Amelia começa a falar da lista de inverno. É a menor do ano, tanto em tamanho quanto em importância. Alguns poucos estreantes de grande porte (ou ao menos de grandes expectativas), mas, exceto por esses, a lista é cheia de livros pelos quais a editora não tem a menor esperança comercial. Apesar disso, Amelia geralmente gosta mais dos “invernais”. São azarões, pobres coitados, as apostas arriscadas. (Não é exagero dizer que é assim que ela se vê também.) Deixa por último seu favorito, memórias escritas por um homem de oitenta anos, um solteirão convicto que se casou aos setenta e oito anos. Sua noiva morreu dois anos após o casamento, aos oitenta e três. Câncer. De acordo com a biografia, o autor trabalhou como repórter científico para vários jornais do meio-oeste dos Estados Unidos e sua prosa é precisa, engraçada e nem um pouco piegas. Amelia chorou incontrolavelmente no trem de Nova York para Providence.

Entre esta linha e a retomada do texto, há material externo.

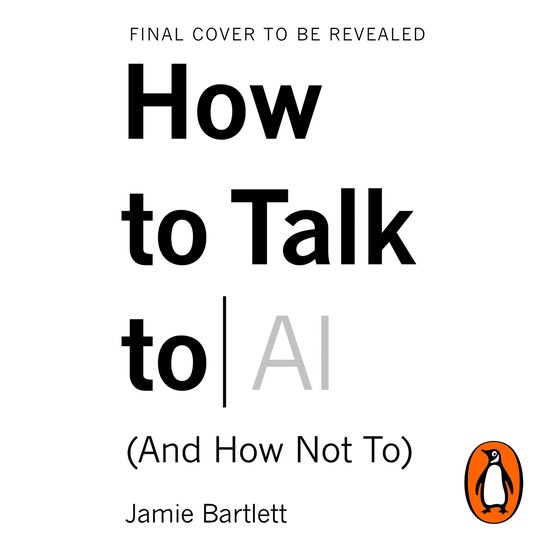 How to Talk to AI - cover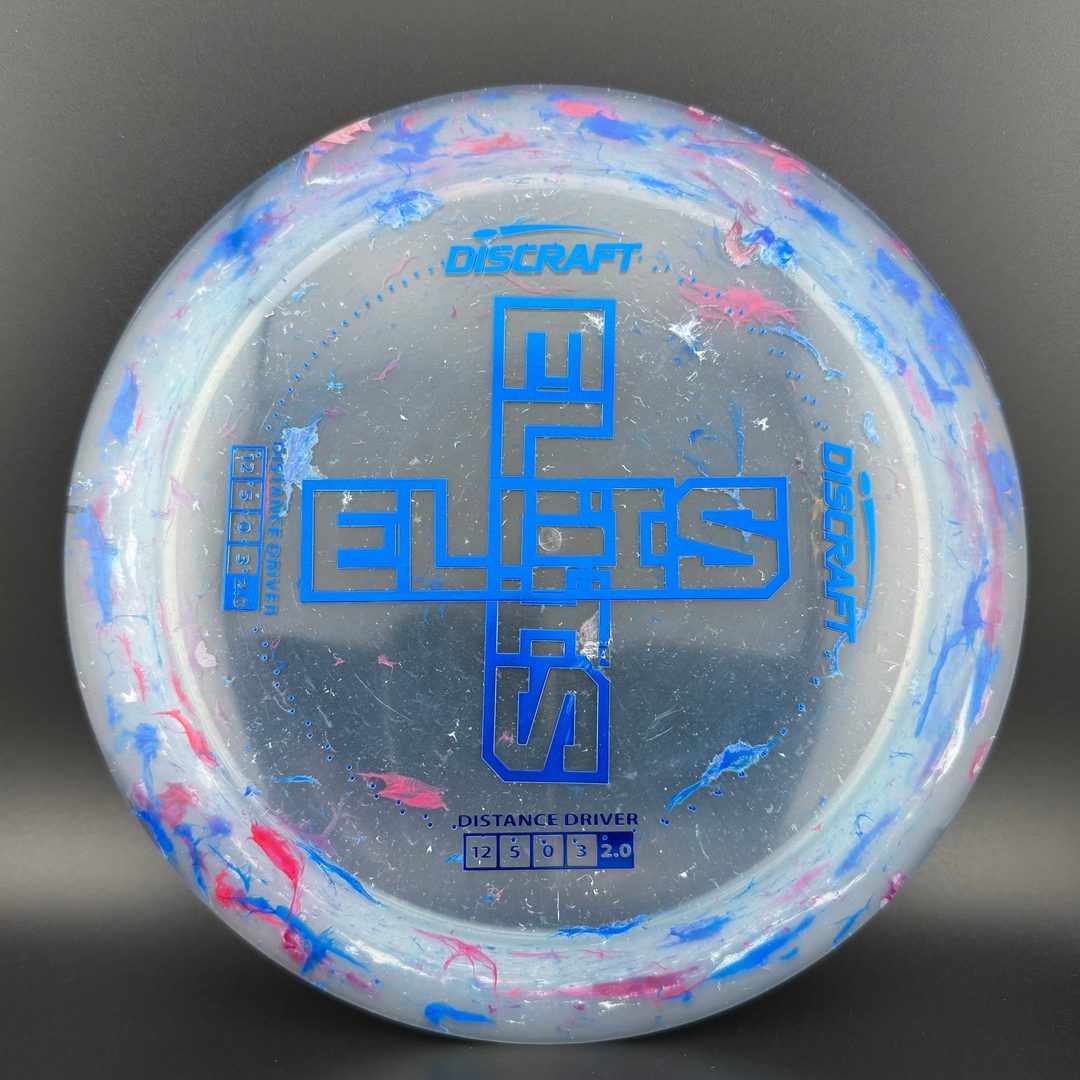 Jawbreaker Z FLX Force - Misprint - 2024 Corey Ellis Tour Series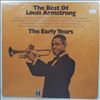 Armstrong Louis -- Best Of Armstrong Louis - The Early Years (2)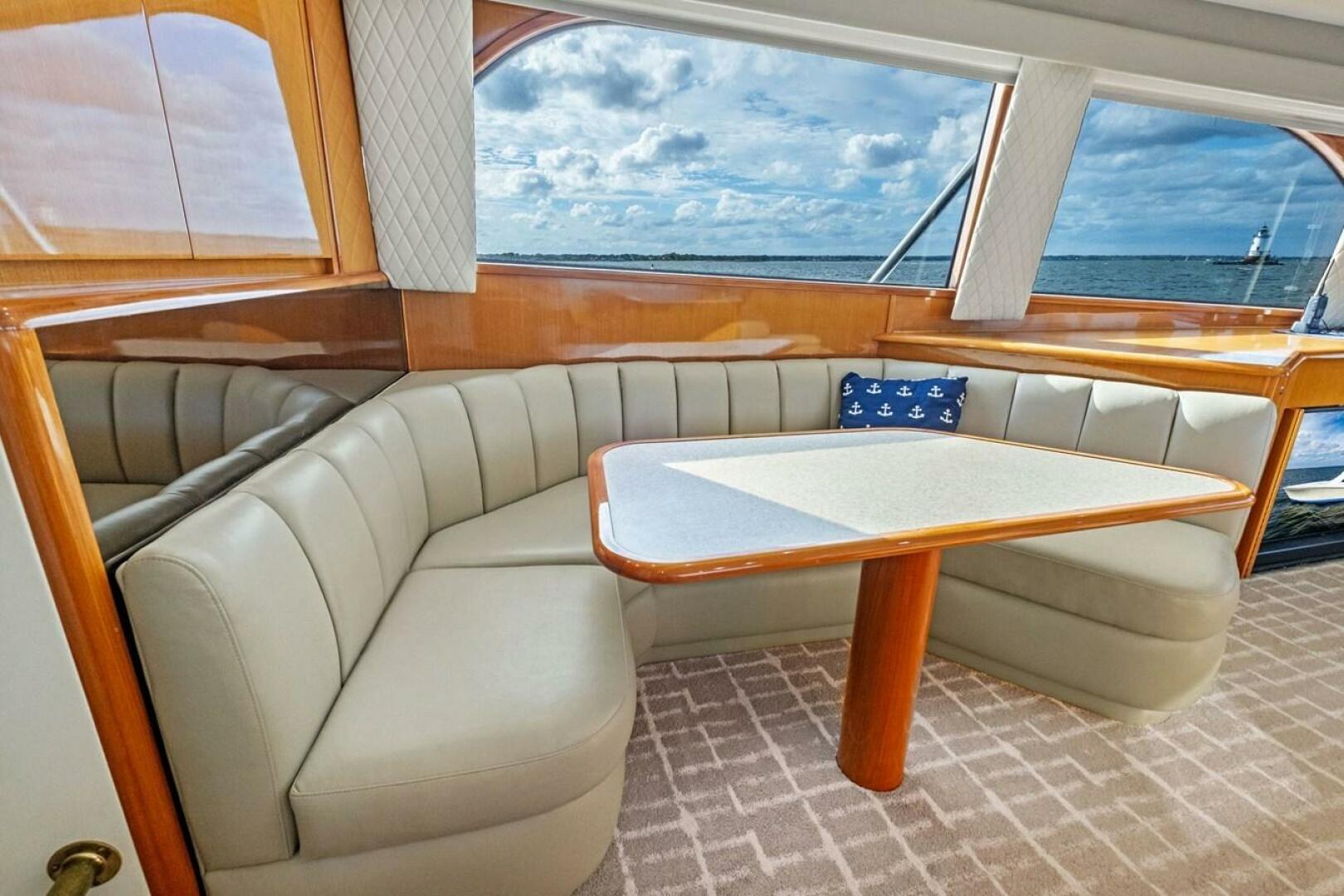 2001 Viking Sportfish - Image 28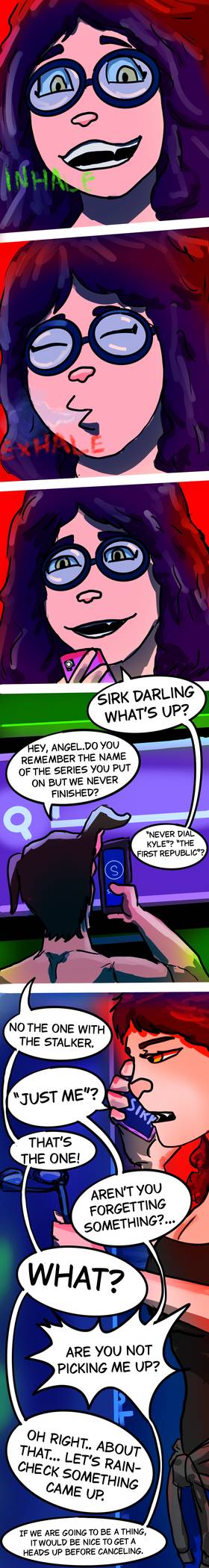 Read Star Crossed  2 Page 4 in English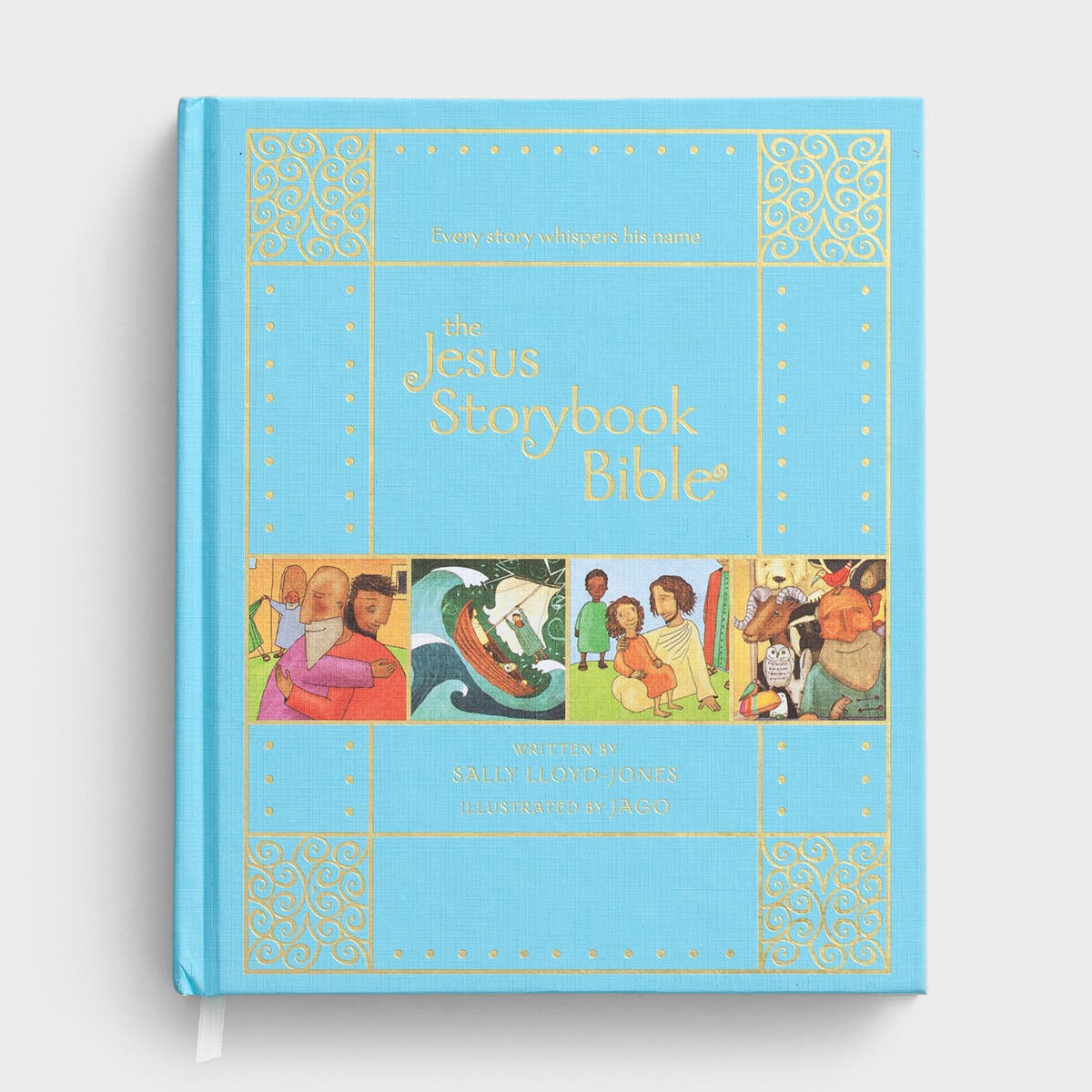 Sally Lloyd-Jones - The Jesus Storybook Bible, Gift Edition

Sabe que Desabrochar tardio é um livro de pouca importância e que a descrição soa bastante clichê, mas tem certeza de que as pessoas vão amar se lhe derem uma chance. Pela experiência de Amelia, a maior parte dos problemas das pessoas seria resolvida se dessem mais chances às coisas.

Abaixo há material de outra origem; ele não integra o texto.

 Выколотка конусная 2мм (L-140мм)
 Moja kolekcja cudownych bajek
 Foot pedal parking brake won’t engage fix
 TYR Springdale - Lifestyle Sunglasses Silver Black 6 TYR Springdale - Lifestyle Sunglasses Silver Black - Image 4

Amelia está na metade da descrição de Desabrochar tardio quando A.J. coloca a testa na mesa.
O que foi?”, Amelia pergunta.
Não é pra mim”, A.J. responde.
Lê só o primeiro capítulo.” Amelia enfia a prova na mão dele. “Eu sei que o assunto parece brega, mas quando ler a escri…”

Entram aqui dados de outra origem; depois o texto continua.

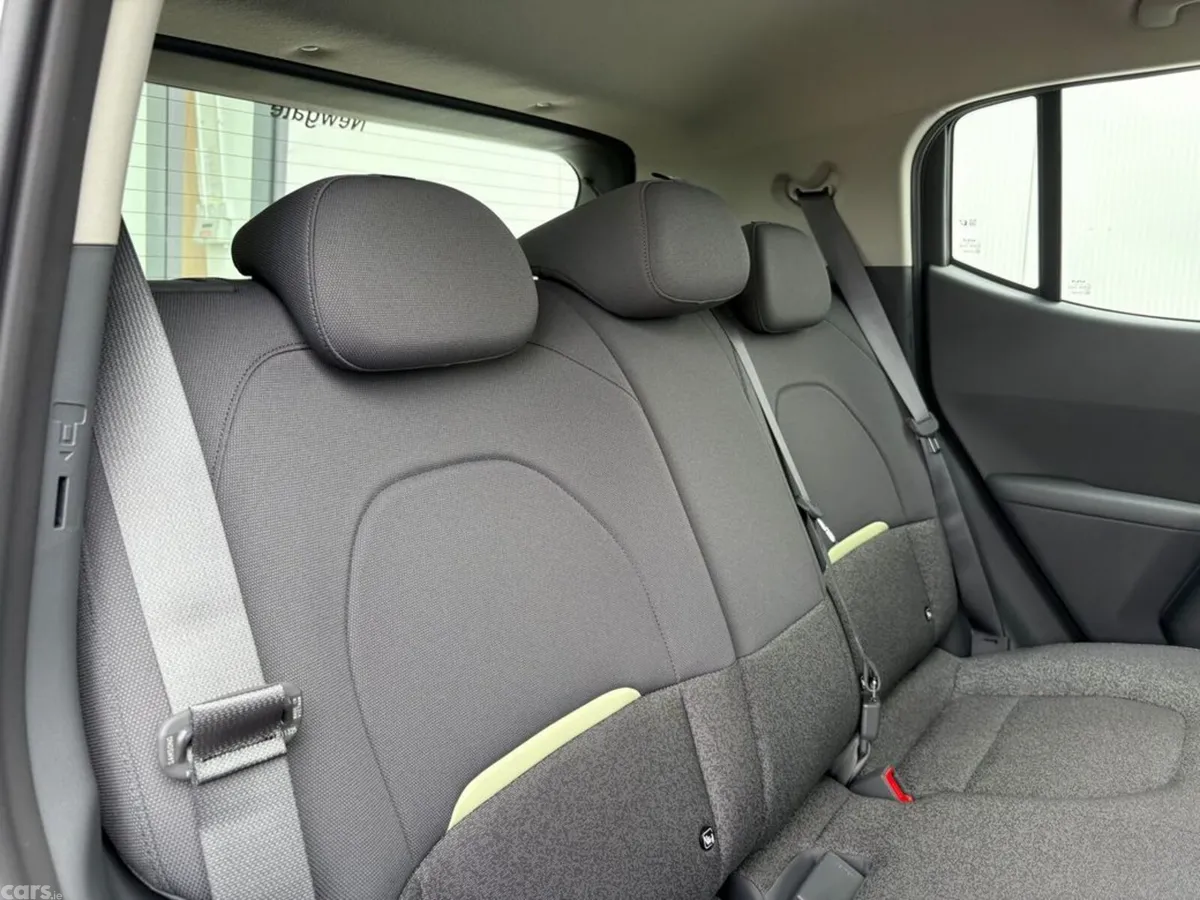 Kia EV2 Hatchback, Electric, 2027, White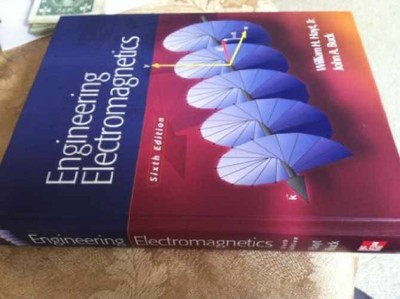 Engineering Electromagnetics - Hardcover, by William Ha John A.; - Acceptable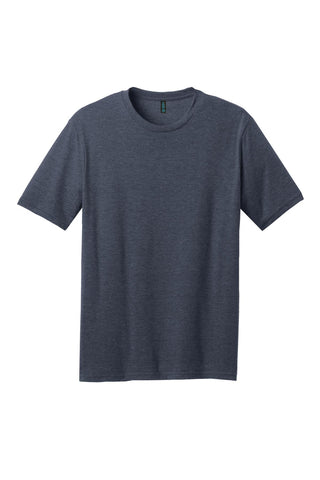 District Perfect Blend CVC Tee (Heathered Navy)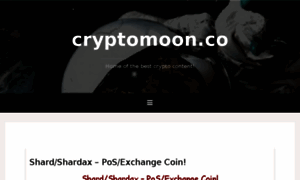 Cryptomoon.co thumbnail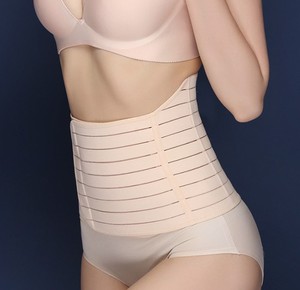 S-SHAPER karın kontrol göbek zayıflama <span class=keywords><strong>Wrap</strong></span> doğum sonrası kurtarma bel kemeri - Product Image 4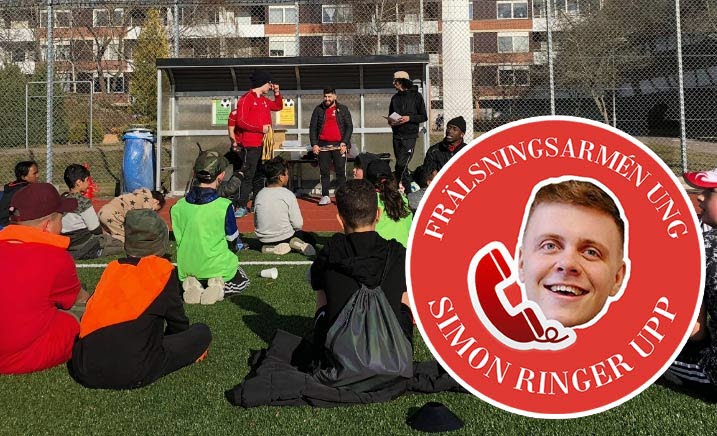 Barn och ungdom | Frälsningsarmén
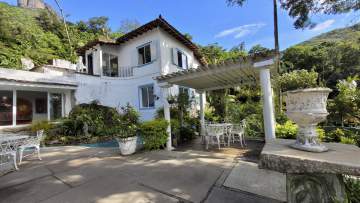 ACEITAMOS OFERTAS! - Casa em Condomínio à venda Rua Engenheiro Pires do Rio, Itanhangá, Rio de Janeiro - R$ 3.780.000 - IPA638
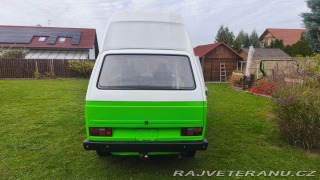 Volkswagen T3 1980
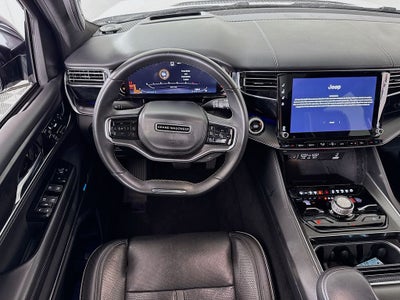 2024 Jeep Grand Wagoneer L Series II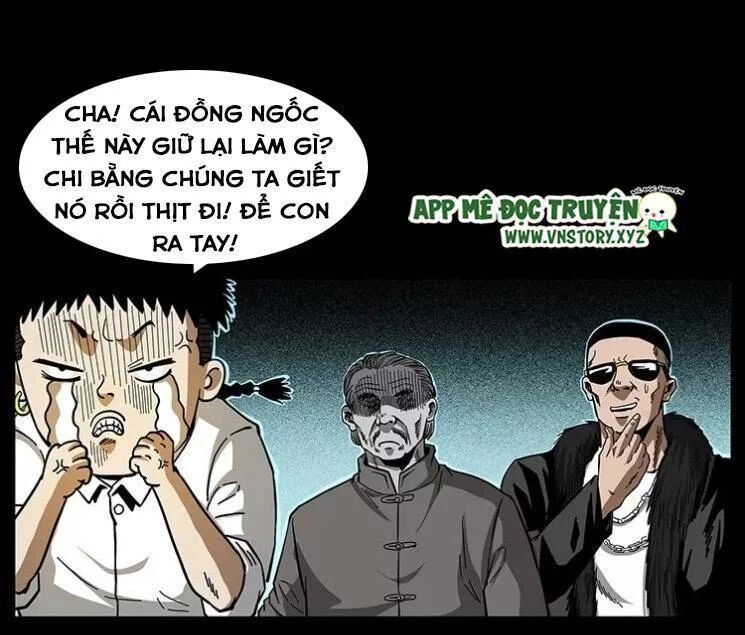 Đọc truyện U Minh Ngụy Tượng - Chap 147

Ele interrompe: “Não é pra mim”.
O.k., então vou apresentar outra coisa.”
A.J. inspira profundamente. “Você parece uma jovem legal, mas seu antecessor… O negócio é: Harvey conhecia meus gostos. Eram os mesmos que os dele.”
Amelia coloca a prova sobre a mesa. “Eu gostaria de conhecer os seus gostos”, ela diz, se sentindo um pouco como num filme pornô.
Ele murmura algo entre os dentes. Ela acha que foi Pra quê?, mas não tem certeza.
Amelia fecha o catálogo da Pterodactyl. “Sr. Fikry, por favor, me fale do que gosta.”
Gosta”, ele repete com desgosto. “Que tal eu falar do que não gosto? Não gosto de pós-modernismo, ambientações pós-apocalípticas, narradores post mortem nem de realismo mágico. Não costumo gostar de artimanhas nos formatos, fontes múltiplas, imagens desnecessárias — basicamente, truques de qualquer tipo. Acho ficção sobre o Holocausto ou qualquer outra grande tragédia mundial de mau gosto: apenas não ficção, por favor. Não gosto de mistura de gêneros, tipo romance literário de detetive ou fantasia literária. Literatura é literatura, gênero é gênero, misturar as coisas não costuma dar muito certo. Não gosto de livros infantis, principalmente os com órfãos, e prefiro não entulhar minhas prateleiras com livros juvenis. Não gosto de nada com mais de quatrocentas páginas e menos de cento e cinquenta. Sinto repulsa por romances escritos por ghost-writers para estrelas de reality show, livros de imagens de celebridades, memórias de esportistas, edições pós-filme, livro-brinquedo e, suponho que nem preciso dizer, vampiros. Não costumo estocar lançamentos, chick lit, poesia e traduções. Preferiria não ter que estocar séries, mas minha conta bancária me obriga. Você não precisa me contar da ‘próxima grande série’ até que ela esteja abrigada na lista de best-sellers do New York Times. E, o mais importante, srta. Loman, não tolero memórias curtinhas de velhinhos cujas esposinhas morreram de câncer. Não importa quão bem escritas a representante de vendas diga que são. Não importa quantas cópias prometa vender no Dia das Mães.”
Amelia fica vermelha, embora seja mais por raiva e não tanto por vergonha. Ela concorda em parte com A.J., mas o modo de falar foi desnecessariamente mal-educado. A Pterodactyl Press nem vende metade daquelas coisas. Ela o estuda. É mais velho que ela, mas não muito, não mais que dez anos. É muito novo pra gostar de tão pouco. “Do que você gosta?”, pergunta.
Todo o resto”, ele responde. “Admito que de vez em quando tenho uma queda por compilações de contos. Mas os clientes nunca compram.”